Paper detail

On the relevance of fermion loops for $W^+W^-$ scattering

We study the one-loop corrections to Vector Boson Scattering (in particular $W^+W^-$ elastic scattering) within the framework of effective theories. Re-scattering via intermediate electroweak would-be-Goldstone bosons dominate at high energies, as the corresponding loop diagrams with these intermediate bosons scale like $\mathcal{O}(s^2/v^4)$ in the chiral effective counting. In the present article, we focus our attention on fermion-loop corrections which scale like $\mathcal{O}(M_{\rm Fer}^2 s/v^4)$ in the Higgs Effective Field Theory (HEFT).

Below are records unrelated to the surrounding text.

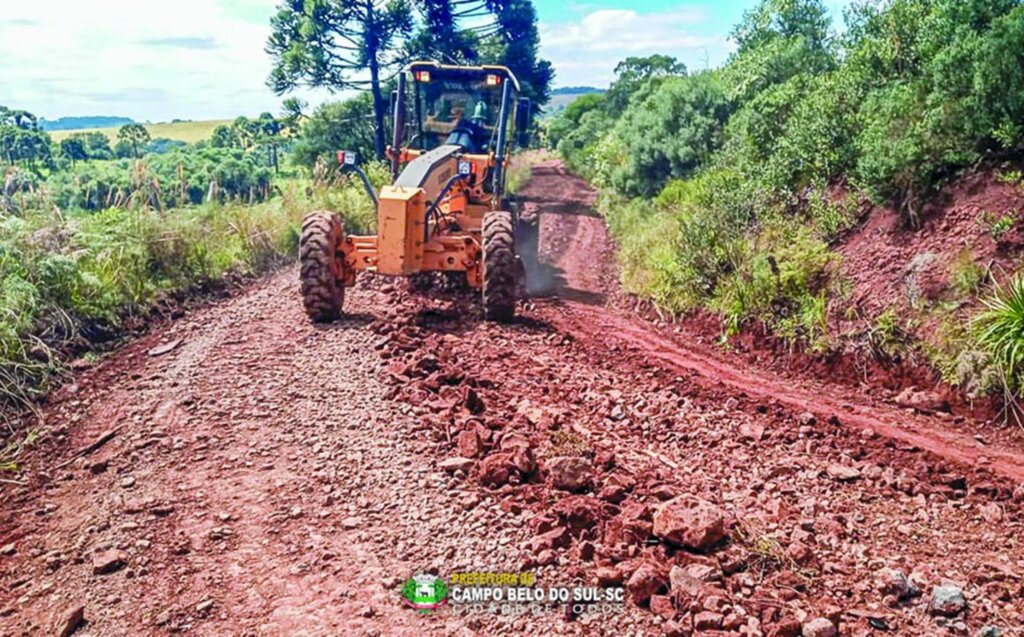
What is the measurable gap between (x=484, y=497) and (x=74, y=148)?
24944 millimetres

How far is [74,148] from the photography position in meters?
24.0

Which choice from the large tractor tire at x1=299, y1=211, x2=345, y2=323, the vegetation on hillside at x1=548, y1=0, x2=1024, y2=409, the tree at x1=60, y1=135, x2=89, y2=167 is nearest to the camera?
→ the vegetation on hillside at x1=548, y1=0, x2=1024, y2=409

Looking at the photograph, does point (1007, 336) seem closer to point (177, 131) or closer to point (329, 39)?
point (329, 39)

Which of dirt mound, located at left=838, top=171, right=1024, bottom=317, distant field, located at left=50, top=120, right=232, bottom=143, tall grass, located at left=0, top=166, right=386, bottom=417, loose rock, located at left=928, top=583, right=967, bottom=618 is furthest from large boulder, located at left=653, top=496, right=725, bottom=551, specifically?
distant field, located at left=50, top=120, right=232, bottom=143

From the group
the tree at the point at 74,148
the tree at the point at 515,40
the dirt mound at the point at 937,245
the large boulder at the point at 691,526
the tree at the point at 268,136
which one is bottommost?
the large boulder at the point at 691,526

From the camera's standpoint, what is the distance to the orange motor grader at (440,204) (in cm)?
786

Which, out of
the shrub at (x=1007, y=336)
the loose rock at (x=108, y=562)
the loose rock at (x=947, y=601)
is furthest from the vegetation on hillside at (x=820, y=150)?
the loose rock at (x=108, y=562)

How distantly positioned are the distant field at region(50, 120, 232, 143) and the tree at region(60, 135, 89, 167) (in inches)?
15.5

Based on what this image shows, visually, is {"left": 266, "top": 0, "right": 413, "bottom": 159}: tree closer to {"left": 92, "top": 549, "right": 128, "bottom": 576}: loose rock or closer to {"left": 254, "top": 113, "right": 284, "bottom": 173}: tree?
{"left": 254, "top": 113, "right": 284, "bottom": 173}: tree

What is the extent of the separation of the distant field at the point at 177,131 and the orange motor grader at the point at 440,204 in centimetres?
1915

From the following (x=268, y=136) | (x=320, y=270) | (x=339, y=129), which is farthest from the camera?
(x=268, y=136)

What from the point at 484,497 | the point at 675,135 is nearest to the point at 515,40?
the point at 675,135

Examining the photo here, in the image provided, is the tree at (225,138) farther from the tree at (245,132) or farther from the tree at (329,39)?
the tree at (329,39)

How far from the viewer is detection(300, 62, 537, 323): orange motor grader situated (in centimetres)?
786
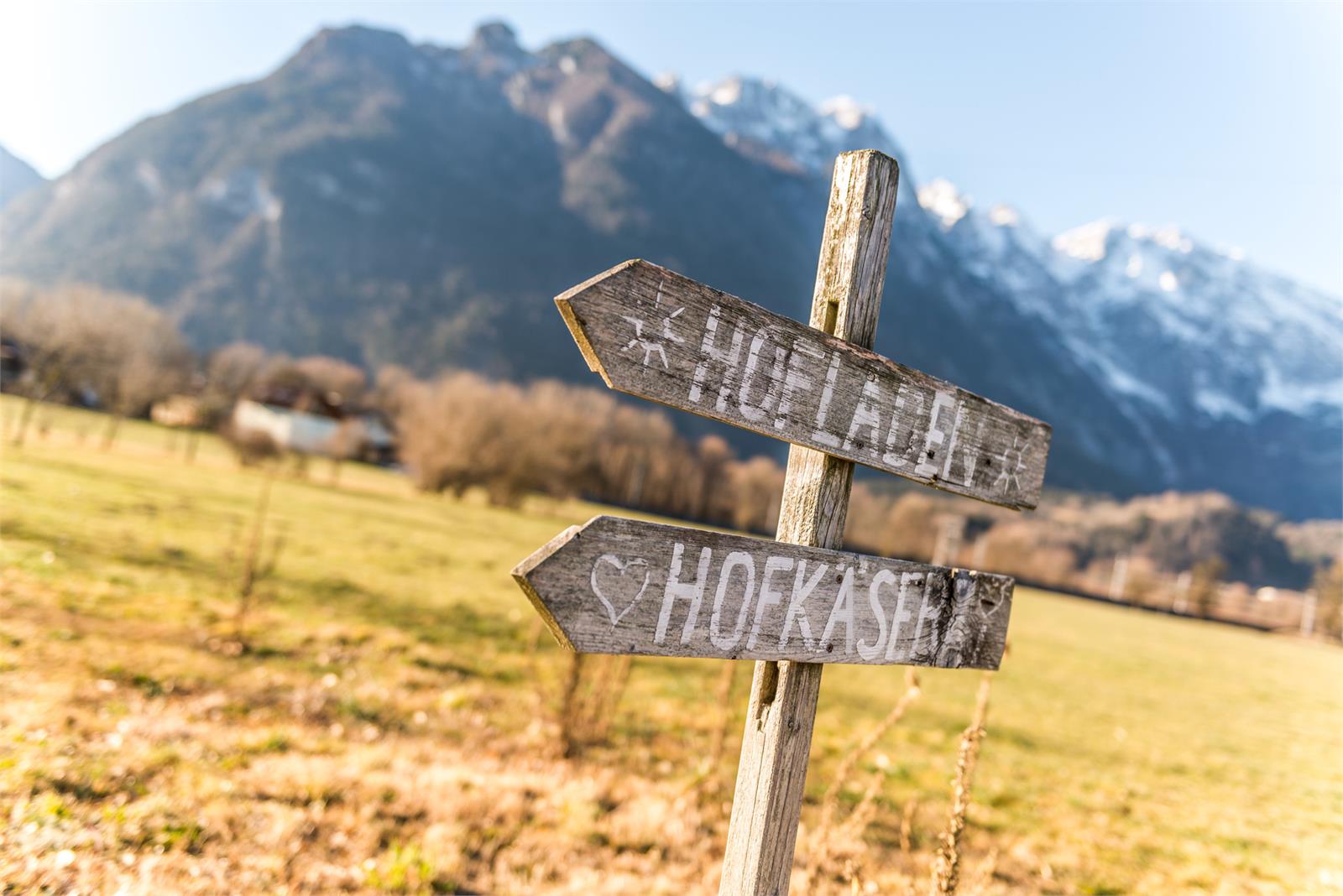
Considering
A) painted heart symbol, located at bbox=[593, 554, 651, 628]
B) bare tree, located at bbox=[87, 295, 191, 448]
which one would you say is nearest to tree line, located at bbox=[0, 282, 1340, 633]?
bare tree, located at bbox=[87, 295, 191, 448]

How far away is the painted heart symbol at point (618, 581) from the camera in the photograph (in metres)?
1.66

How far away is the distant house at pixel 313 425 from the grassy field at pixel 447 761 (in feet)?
169

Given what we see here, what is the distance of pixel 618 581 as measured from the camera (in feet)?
5.55

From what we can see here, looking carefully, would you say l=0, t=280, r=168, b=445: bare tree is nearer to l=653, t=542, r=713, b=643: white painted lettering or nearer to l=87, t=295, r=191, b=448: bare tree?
l=87, t=295, r=191, b=448: bare tree

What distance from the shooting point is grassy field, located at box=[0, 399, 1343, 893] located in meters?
3.74

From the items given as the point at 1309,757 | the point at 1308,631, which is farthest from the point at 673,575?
the point at 1308,631

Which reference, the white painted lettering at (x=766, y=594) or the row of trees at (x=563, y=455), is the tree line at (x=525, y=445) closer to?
the row of trees at (x=563, y=455)

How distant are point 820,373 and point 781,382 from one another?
137mm

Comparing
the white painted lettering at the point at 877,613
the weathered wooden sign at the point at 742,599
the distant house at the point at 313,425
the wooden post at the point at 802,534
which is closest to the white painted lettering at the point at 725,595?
the weathered wooden sign at the point at 742,599

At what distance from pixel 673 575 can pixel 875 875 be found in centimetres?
389

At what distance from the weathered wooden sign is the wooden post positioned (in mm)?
142

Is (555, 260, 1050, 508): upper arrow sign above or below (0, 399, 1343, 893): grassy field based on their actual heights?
above

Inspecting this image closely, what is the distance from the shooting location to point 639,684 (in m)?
8.73

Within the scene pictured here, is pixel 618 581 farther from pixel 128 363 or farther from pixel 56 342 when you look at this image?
pixel 128 363
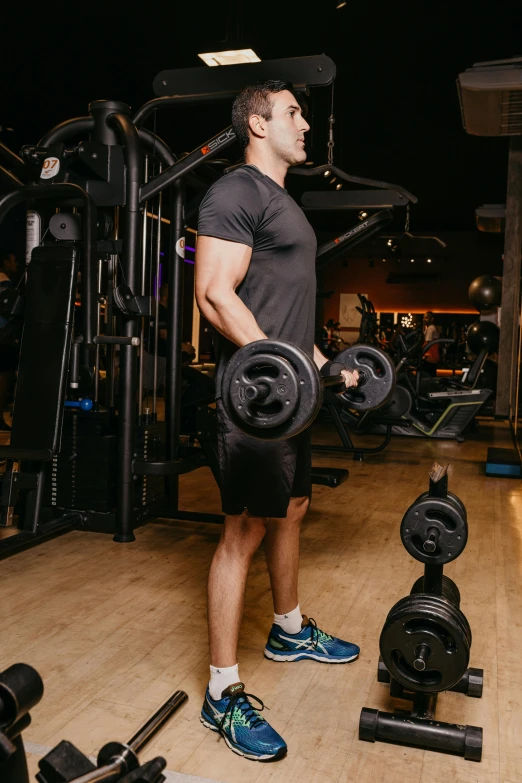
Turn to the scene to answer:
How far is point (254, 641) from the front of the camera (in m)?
2.15

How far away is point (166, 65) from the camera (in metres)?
6.41

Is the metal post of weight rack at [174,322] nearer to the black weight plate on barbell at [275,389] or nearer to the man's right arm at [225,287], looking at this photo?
the man's right arm at [225,287]

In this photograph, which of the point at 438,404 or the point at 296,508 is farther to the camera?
the point at 438,404

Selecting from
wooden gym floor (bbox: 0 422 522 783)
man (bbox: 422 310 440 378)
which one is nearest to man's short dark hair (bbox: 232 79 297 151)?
wooden gym floor (bbox: 0 422 522 783)

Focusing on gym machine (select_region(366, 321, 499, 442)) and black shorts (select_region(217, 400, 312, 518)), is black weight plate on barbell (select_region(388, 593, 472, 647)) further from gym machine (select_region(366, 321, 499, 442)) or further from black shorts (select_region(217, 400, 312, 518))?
gym machine (select_region(366, 321, 499, 442))

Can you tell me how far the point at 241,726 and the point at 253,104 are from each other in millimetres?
1489

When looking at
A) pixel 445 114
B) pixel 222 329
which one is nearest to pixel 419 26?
pixel 445 114

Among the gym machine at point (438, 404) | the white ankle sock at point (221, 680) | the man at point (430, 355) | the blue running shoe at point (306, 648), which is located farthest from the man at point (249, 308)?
the man at point (430, 355)

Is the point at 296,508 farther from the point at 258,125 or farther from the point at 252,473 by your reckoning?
the point at 258,125

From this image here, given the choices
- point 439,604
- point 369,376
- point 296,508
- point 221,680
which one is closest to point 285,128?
point 369,376

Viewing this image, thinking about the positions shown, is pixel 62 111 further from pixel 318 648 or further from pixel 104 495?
pixel 318 648

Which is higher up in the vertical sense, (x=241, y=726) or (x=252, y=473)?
(x=252, y=473)

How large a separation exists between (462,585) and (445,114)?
653 centimetres

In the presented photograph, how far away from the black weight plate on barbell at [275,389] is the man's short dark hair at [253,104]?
27.6 inches
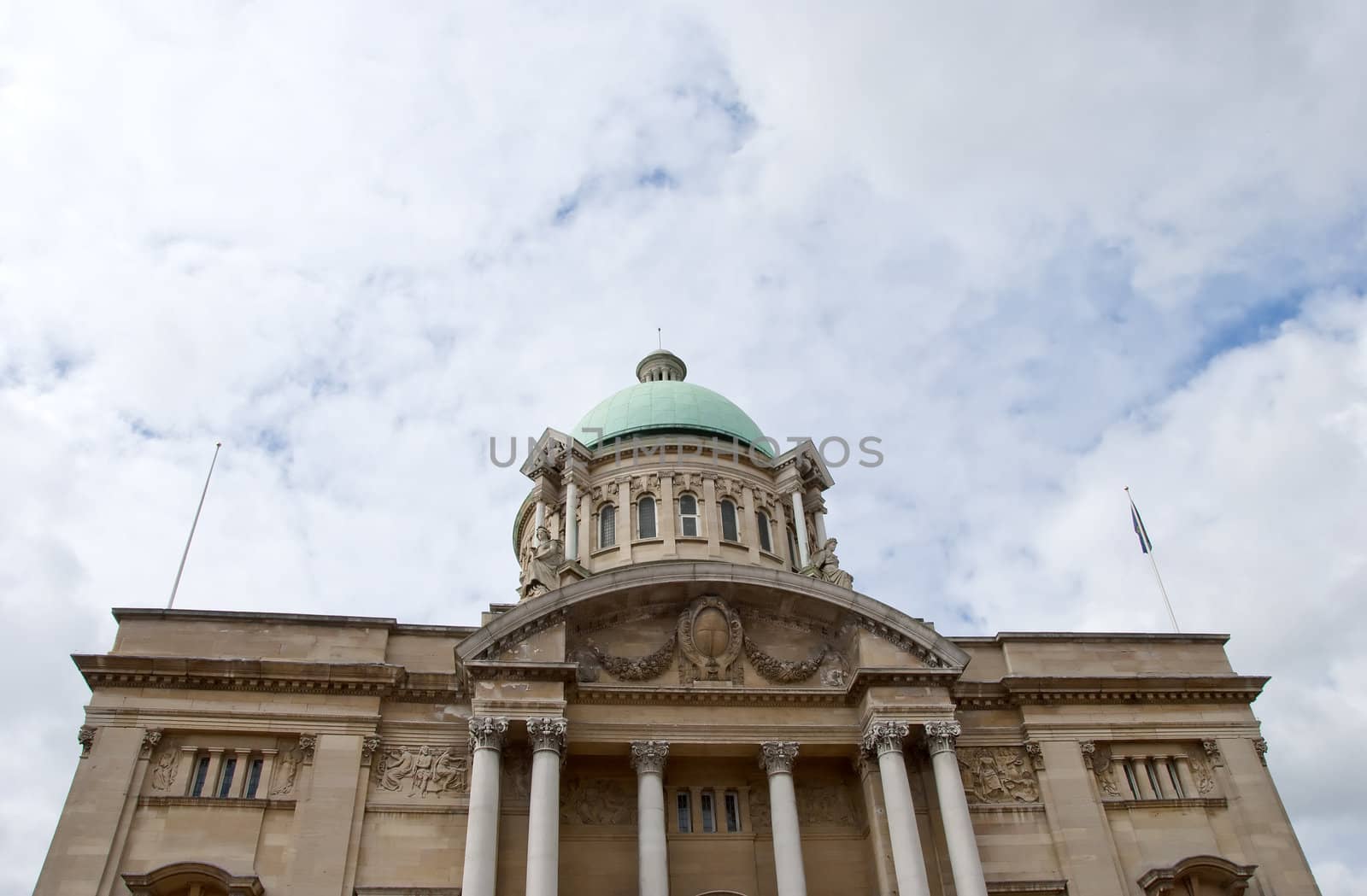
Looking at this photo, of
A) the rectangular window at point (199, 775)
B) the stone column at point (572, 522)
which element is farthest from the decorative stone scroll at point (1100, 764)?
Result: the rectangular window at point (199, 775)

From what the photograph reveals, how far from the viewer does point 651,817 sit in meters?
24.5

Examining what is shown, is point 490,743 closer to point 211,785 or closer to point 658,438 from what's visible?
point 211,785

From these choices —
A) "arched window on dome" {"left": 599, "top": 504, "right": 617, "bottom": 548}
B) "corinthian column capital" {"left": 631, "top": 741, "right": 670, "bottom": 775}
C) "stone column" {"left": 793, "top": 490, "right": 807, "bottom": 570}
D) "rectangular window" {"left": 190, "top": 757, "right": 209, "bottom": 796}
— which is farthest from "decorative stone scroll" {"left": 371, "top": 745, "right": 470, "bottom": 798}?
"stone column" {"left": 793, "top": 490, "right": 807, "bottom": 570}

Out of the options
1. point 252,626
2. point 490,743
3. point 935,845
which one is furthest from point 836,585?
point 252,626

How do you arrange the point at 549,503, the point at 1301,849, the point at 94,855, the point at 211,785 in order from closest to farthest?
1. the point at 94,855
2. the point at 211,785
3. the point at 1301,849
4. the point at 549,503

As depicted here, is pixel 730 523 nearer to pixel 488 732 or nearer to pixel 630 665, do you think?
pixel 630 665

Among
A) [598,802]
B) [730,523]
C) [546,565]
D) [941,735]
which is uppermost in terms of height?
[730,523]

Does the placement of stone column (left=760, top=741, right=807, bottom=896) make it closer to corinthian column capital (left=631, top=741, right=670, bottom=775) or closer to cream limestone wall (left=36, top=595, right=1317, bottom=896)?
cream limestone wall (left=36, top=595, right=1317, bottom=896)

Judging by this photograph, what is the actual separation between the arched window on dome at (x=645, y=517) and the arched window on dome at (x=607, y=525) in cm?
88

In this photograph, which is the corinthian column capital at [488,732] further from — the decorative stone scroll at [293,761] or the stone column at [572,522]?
the stone column at [572,522]

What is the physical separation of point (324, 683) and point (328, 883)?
476cm

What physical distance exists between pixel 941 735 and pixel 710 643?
20.6 ft

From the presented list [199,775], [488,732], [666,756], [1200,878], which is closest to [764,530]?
[666,756]

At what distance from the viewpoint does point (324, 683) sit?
84.5ft
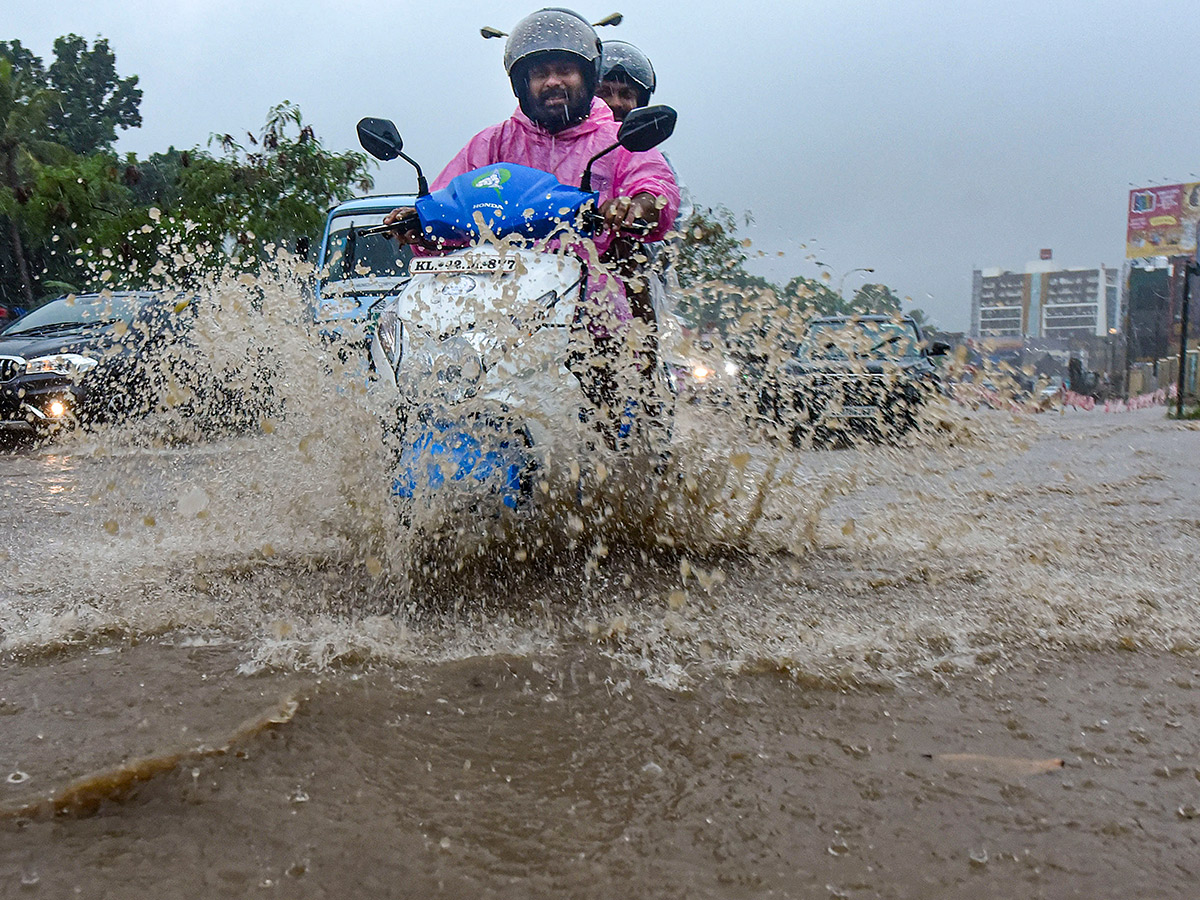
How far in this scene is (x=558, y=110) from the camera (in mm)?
3867

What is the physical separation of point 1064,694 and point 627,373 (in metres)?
1.55

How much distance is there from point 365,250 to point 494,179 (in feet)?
22.4

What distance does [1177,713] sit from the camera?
2.21m

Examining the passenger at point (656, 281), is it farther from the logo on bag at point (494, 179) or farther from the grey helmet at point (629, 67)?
the grey helmet at point (629, 67)

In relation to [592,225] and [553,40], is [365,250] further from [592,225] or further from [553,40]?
[592,225]

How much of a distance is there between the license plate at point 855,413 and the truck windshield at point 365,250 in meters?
6.03

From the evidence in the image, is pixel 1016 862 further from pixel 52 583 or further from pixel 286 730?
pixel 52 583

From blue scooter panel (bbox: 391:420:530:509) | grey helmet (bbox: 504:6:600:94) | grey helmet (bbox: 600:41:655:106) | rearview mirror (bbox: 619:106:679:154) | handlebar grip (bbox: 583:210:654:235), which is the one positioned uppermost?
grey helmet (bbox: 600:41:655:106)

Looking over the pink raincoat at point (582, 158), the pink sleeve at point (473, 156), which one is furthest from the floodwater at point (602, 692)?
the pink sleeve at point (473, 156)

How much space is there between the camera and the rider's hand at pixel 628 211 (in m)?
3.34

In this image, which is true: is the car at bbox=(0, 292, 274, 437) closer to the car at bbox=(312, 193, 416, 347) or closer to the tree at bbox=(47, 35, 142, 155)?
the car at bbox=(312, 193, 416, 347)

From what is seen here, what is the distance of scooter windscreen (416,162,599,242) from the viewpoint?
3312 mm

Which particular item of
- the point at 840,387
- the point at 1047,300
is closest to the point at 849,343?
the point at 840,387

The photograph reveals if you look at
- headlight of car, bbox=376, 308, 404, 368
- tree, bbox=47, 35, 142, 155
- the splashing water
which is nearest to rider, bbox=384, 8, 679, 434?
headlight of car, bbox=376, 308, 404, 368
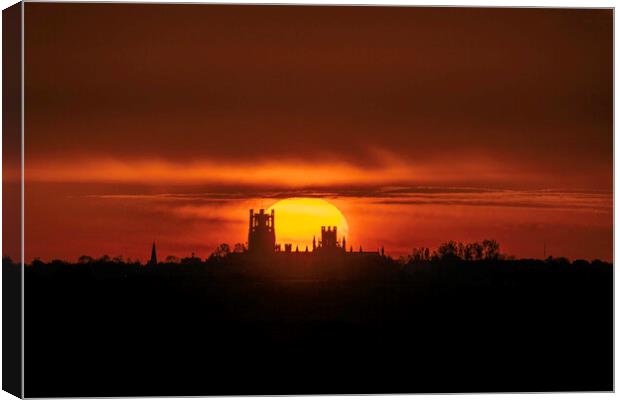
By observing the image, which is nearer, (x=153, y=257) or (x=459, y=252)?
(x=153, y=257)

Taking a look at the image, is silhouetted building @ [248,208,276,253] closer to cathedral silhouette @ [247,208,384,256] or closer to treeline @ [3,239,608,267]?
cathedral silhouette @ [247,208,384,256]

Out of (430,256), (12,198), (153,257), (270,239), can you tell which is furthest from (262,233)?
(12,198)

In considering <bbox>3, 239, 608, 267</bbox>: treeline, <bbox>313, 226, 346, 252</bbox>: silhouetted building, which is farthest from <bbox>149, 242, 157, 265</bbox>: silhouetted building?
<bbox>313, 226, 346, 252</bbox>: silhouetted building

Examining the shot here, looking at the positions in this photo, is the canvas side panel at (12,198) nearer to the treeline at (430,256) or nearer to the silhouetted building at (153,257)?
the treeline at (430,256)

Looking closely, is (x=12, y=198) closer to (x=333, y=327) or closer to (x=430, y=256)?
(x=333, y=327)

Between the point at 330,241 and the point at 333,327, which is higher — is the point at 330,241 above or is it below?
above

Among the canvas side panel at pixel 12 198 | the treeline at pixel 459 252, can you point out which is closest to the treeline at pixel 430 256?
the treeline at pixel 459 252

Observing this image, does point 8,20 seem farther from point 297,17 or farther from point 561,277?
point 561,277
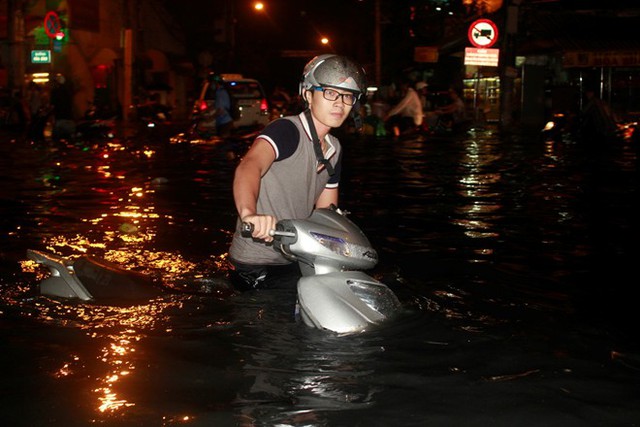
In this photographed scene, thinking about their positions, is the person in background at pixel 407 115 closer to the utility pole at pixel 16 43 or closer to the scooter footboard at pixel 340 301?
the utility pole at pixel 16 43

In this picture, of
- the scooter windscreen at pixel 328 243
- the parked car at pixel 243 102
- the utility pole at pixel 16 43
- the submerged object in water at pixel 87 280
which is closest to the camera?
the scooter windscreen at pixel 328 243

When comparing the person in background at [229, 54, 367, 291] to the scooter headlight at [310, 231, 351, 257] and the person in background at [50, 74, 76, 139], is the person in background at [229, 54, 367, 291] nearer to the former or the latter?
the scooter headlight at [310, 231, 351, 257]

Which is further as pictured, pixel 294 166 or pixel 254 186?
pixel 294 166

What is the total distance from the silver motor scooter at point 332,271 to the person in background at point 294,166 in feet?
0.54

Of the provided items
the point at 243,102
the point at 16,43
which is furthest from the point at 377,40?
the point at 16,43

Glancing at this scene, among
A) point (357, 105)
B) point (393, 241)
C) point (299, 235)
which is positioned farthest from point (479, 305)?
point (393, 241)

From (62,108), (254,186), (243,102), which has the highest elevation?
(243,102)

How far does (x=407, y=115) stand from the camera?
928 inches

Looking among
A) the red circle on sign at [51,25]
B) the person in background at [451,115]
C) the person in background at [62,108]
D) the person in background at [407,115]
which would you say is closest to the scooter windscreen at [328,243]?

Although this dependency is formally suppressed for $s\to\infty$ with respect to that from boson loops, the large top mass can lead to a numerical competition between fermion and boson loops at intermediate energies of the order of a few TeV. For the study of these fermion effects we have calculated the imaginary part induced by loops of top and bottom quarks in $W^+ W^-\to W^+W^-$ elastic scattering and compared it to the loop contributions from purely bosonic loops. We have examined the dependence of both amplitudes on the effective couplings, allowing an $\mathcal{O}(10 \%)$ deviation from the SM. In some cases, boson loops dominate over top and bottom corrections, as expected. However, we find that there are regions in the space of effective parameters that yield a significant -- and even dominant -- imaginary contribution from fermion loops. In addition to our conclusions for the general HEFT, we also provide analyses particularized to some benchmark points in the $SO(5)/SO(4)$ Minimal Composite Higgs Model.